His eyes glassed over while he dredged up a memory. "We ended up in Paris one time. I remember sitting in a cafe, where two tables over, a man and a woman were having a romantic evening. Or at least that's what they wanted everyone to think. And, I believe they were successful. I also heard something in her voice. Love can be faked, but she wasn't faking. I knew if I needed help, all I had to do was find one of them. But, then came Poland.
He grinned ruefully. "I got laid up with pneumonia. Somehow he gave the rest of the team the slip. We were out of action for six months while I recuperated. I learned technology while I rested, waiting for my body to get back to where it was. It hasn't fully, still, but it's been good enough.
"It took us a year, but we finally found him. We started up the tips again. But, we found that we were having more trouble in being believed. And a new NCIS director, who was known well by me, was very keen on finding out who we were."
DiNozzo spoke for the first time in an hour. And when he did, it was one word. "Jenny."
Shepard chuckled. "Funny, she always hated to be called 'Jenny.' Had to be 'Jennifer,' or nothing. She went through a year when she wouldn't answer to anything but, not even 'honey' or 'sweetie.' But, yes, she started to ask a lot of questions.
"And, she wasn't the only one. So, we decided to remove Benoit and end it all. We tracked him to Canada where he was going to sell a US Navy missile guidance system. We were sitting there, my sniper and I as the spotter, when we noticed a glint of light coming from a cargo box placed where one shouldn't have been. I turned the scope and saw a woman behind a sniper rifle of her own, and a man spotting for her. The man was you."
DiNozzo cringed as he finally realized what was really bothering him on that mission. Not the orders that Jenny had personally, and very privately, given them, but the thought that something wasn't right. That they were being watched somehow. He thought, at the time, that it was one of Rene's men. Now, he knew.

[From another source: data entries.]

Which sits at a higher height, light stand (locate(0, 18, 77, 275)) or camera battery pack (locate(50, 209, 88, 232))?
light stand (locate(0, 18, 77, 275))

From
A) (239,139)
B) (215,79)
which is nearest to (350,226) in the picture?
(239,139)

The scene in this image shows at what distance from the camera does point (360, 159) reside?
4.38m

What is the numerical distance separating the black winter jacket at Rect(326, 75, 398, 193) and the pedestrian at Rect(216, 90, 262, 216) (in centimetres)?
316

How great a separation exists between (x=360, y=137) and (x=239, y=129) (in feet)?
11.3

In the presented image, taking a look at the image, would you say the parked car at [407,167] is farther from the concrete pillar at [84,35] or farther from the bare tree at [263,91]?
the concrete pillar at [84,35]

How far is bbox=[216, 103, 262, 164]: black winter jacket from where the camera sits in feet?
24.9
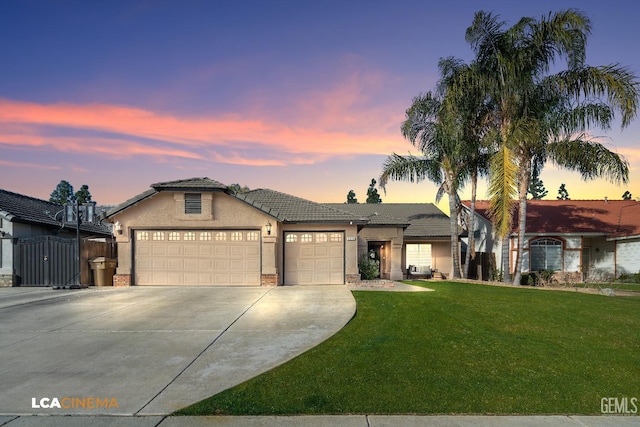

"Some of the technology we had could tap into cell phone calls. We traced Kort's transmission to his control officer at the CIA, and the CIA's call to Jennifer. I was so shocked to hear her voice that I froze. As your shooter was asking for permission to fire, so was mine. Except, we were targeting Kort. We figured with him out of the way, Benoit would have to get sloppy by taking some things into his own hands, making for an easier, and more deniable, kill."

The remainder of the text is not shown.